## BEGIN MATERIAL SHOWN

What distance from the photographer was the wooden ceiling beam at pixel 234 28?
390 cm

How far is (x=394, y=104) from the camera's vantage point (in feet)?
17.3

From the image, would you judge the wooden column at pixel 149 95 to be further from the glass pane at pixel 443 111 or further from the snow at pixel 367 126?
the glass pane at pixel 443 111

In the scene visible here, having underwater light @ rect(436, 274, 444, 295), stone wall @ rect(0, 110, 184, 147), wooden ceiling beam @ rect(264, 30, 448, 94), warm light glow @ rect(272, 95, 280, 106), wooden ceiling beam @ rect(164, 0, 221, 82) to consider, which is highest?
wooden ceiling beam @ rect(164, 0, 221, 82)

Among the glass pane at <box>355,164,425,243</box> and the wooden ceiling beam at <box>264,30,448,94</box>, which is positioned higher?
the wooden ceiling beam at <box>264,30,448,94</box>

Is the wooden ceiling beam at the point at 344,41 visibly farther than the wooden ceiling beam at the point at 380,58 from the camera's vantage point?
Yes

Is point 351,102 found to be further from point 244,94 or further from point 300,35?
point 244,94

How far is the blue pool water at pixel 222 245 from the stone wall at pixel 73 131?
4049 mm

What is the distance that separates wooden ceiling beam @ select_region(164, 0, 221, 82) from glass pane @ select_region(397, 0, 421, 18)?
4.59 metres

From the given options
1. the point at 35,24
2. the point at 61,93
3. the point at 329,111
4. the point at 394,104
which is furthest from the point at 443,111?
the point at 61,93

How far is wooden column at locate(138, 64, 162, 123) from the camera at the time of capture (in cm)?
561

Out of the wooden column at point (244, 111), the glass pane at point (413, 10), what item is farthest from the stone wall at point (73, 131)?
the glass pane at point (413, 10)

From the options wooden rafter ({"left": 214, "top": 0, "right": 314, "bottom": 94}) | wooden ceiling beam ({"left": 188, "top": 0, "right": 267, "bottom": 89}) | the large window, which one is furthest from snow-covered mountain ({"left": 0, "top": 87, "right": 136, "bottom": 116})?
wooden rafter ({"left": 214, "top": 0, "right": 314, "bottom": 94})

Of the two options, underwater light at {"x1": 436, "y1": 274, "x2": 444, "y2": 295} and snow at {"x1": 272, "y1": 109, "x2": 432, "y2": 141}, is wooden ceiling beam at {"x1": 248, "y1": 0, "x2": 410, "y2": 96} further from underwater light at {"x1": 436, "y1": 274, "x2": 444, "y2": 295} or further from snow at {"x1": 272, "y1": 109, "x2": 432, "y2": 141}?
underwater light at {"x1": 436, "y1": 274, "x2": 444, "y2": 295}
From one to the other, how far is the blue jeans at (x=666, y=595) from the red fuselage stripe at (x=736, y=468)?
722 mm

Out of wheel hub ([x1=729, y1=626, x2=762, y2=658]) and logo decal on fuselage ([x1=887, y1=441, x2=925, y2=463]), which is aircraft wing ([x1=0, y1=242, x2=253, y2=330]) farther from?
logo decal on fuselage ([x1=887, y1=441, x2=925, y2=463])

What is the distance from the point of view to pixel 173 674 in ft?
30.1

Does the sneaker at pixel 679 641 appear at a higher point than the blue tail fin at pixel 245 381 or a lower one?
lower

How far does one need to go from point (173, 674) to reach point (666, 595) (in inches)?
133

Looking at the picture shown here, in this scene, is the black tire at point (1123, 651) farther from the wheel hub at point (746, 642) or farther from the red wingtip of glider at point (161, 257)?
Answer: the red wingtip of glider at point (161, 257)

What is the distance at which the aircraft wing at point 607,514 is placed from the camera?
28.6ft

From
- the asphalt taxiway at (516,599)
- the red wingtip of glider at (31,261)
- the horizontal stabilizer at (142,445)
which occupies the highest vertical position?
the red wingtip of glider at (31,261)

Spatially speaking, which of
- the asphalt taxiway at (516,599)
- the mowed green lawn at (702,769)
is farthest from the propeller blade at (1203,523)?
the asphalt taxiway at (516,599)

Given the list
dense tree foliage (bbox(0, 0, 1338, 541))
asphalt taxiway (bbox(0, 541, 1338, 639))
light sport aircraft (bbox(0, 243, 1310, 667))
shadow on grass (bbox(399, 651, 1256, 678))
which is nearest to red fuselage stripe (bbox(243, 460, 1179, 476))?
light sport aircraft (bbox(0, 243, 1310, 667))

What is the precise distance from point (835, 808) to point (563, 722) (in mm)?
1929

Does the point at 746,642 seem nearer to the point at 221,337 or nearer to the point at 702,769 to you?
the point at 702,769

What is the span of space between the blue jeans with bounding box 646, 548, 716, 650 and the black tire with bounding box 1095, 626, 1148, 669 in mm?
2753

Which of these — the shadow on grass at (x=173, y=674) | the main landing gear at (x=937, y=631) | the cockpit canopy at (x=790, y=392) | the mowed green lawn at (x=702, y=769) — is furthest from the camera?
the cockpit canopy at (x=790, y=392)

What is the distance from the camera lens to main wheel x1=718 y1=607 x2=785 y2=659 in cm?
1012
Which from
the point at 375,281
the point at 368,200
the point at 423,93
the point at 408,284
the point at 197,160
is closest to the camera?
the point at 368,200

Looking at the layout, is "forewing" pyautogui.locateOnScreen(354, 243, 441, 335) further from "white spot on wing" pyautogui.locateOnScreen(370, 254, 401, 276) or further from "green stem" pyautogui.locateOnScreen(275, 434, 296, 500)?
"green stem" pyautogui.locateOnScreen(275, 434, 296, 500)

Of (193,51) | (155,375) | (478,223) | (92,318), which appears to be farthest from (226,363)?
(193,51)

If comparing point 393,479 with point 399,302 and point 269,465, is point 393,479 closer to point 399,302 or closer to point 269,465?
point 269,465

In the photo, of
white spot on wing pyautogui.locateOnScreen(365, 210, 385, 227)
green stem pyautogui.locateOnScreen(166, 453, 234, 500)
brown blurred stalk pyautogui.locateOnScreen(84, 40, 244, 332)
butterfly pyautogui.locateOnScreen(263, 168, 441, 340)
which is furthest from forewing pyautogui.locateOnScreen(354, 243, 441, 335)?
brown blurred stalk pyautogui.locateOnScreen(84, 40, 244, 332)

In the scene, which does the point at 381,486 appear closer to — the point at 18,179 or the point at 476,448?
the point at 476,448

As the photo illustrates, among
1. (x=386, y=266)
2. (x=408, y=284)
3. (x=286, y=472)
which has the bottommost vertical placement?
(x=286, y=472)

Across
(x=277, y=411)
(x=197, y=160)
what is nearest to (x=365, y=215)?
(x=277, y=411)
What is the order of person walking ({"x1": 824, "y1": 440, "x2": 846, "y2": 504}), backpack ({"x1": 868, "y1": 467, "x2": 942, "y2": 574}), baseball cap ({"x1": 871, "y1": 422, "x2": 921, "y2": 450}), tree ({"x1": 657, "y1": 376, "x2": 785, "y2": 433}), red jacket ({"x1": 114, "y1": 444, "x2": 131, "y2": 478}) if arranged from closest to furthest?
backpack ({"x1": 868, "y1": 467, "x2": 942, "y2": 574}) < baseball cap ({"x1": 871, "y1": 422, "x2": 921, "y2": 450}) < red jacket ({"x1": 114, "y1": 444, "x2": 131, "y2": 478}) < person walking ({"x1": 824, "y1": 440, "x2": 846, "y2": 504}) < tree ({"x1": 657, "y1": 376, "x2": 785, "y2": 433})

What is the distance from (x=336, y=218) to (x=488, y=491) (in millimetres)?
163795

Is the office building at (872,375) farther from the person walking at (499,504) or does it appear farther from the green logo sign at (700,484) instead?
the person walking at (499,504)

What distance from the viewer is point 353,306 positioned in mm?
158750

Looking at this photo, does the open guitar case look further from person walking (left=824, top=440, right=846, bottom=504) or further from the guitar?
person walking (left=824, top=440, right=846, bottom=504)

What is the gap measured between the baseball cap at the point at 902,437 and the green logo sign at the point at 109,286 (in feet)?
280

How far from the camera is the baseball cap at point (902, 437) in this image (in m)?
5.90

## END MATERIAL SHOWN

WHAT YOU WILL DO
Take the line that contains "As the photo illustrates, among" and every line after it through the end of the listing above, and repeat them exactly.

RESULT OF THE TASK
As the photo illustrates, among
1. (x=386, y=266)
2. (x=408, y=284)
3. (x=286, y=472)
which has the bottommost vertical placement?
(x=286, y=472)

Across
(x=277, y=411)
(x=197, y=160)
what is nearest to (x=365, y=215)?
(x=277, y=411)
What is the order of person walking ({"x1": 824, "y1": 440, "x2": 846, "y2": 504}), backpack ({"x1": 868, "y1": 467, "x2": 942, "y2": 574}), baseball cap ({"x1": 871, "y1": 422, "x2": 921, "y2": 450}), tree ({"x1": 657, "y1": 376, "x2": 785, "y2": 433}), red jacket ({"x1": 114, "y1": 444, "x2": 131, "y2": 478}) if arranged from closest to furthest?
backpack ({"x1": 868, "y1": 467, "x2": 942, "y2": 574}) < baseball cap ({"x1": 871, "y1": 422, "x2": 921, "y2": 450}) < red jacket ({"x1": 114, "y1": 444, "x2": 131, "y2": 478}) < person walking ({"x1": 824, "y1": 440, "x2": 846, "y2": 504}) < tree ({"x1": 657, "y1": 376, "x2": 785, "y2": 433})

What is the distance from (x=336, y=218) to (x=488, y=491) (in millimetres)?
163795

Is the office building at (872,375) farther from the person walking at (499,504) or does it appear farther from the green logo sign at (700,484) instead?
the person walking at (499,504)

What distance from the viewer is point 353,306 positioned in mm?
158750

Looking at this photo, does the open guitar case look further from person walking (left=824, top=440, right=846, bottom=504) or further from the guitar?
person walking (left=824, top=440, right=846, bottom=504)

What is the gap measured between the baseball cap at the point at 902,437 and the green logo sign at the point at 109,286 (in feet)?
280

How far from the camera is the baseball cap at point (902, 437) in this image (in m)?
5.90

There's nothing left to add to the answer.